WORK TO BE COMPLETED:
Return the listing exactly. Keep no pictures.

DATASET EXTRACT:
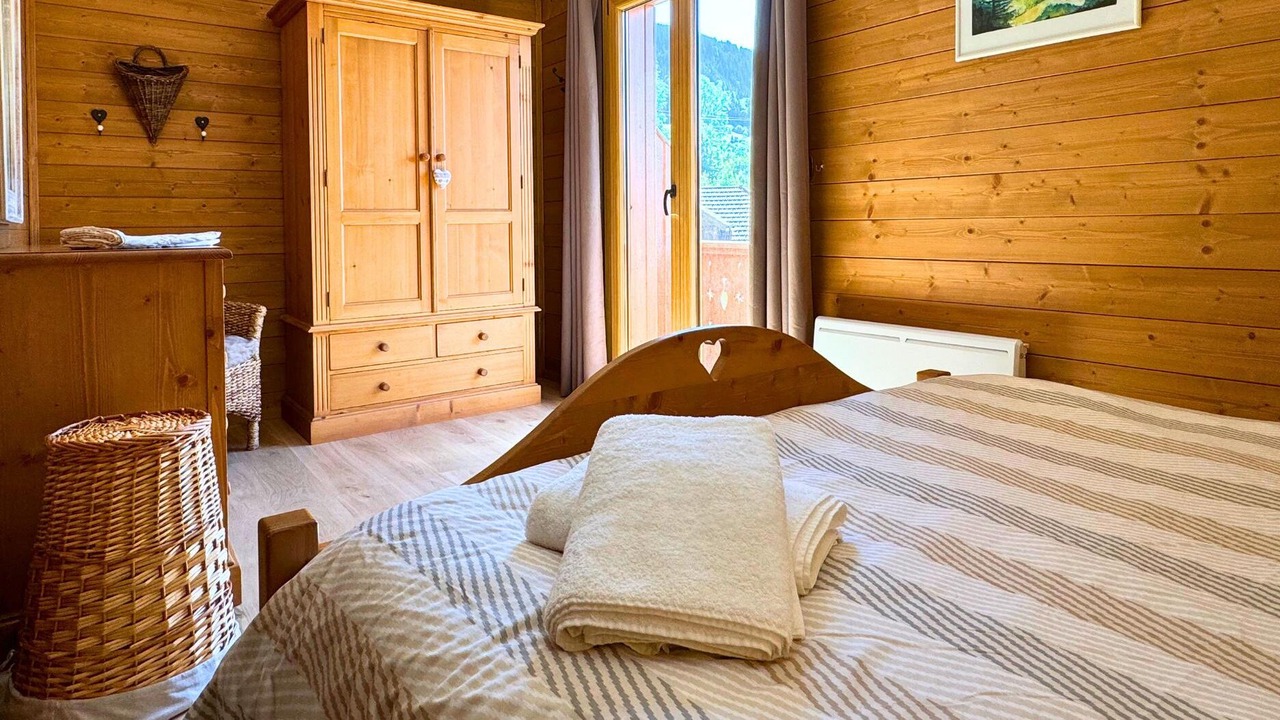 Photo of Bedroom in Mont-Saxonnex
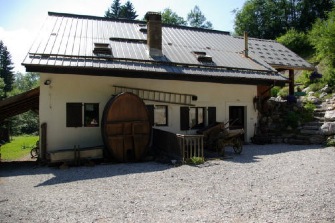 Moulin de Trebillon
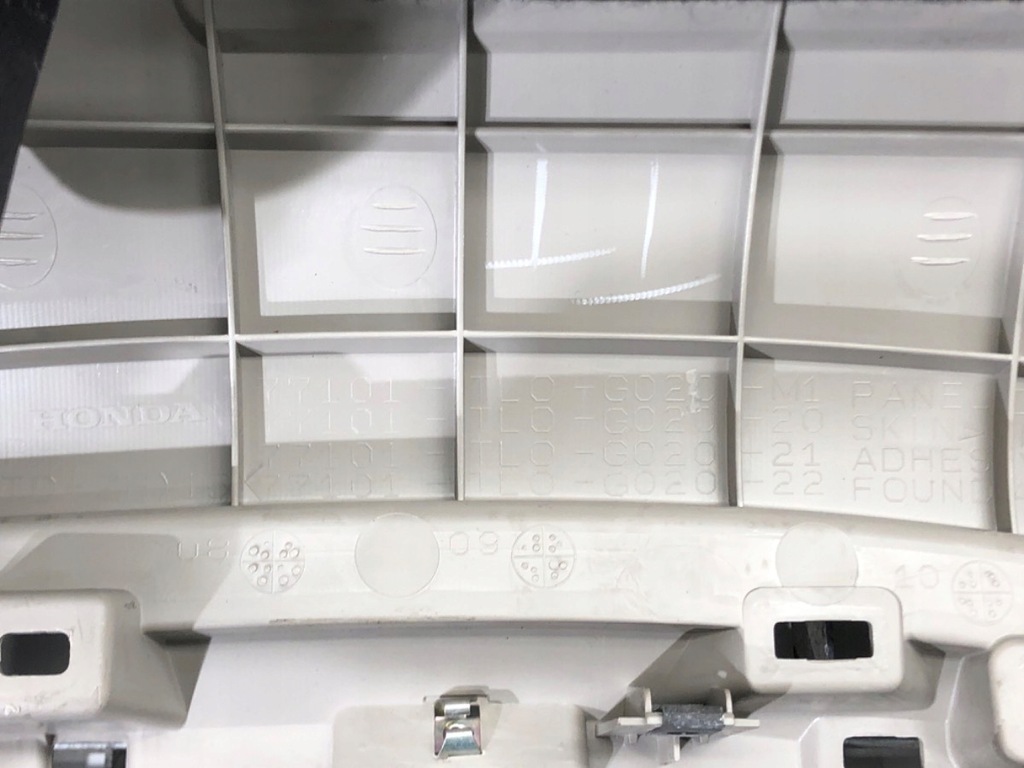 фото №8, Приборная панель honda accord viii 08-22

TASK SOLUTION:
 Photo of Bedroom in Mont-Saxonnex
 Moulin de Trebillon
 фото №8, Приборная панель honda accord viii 08-22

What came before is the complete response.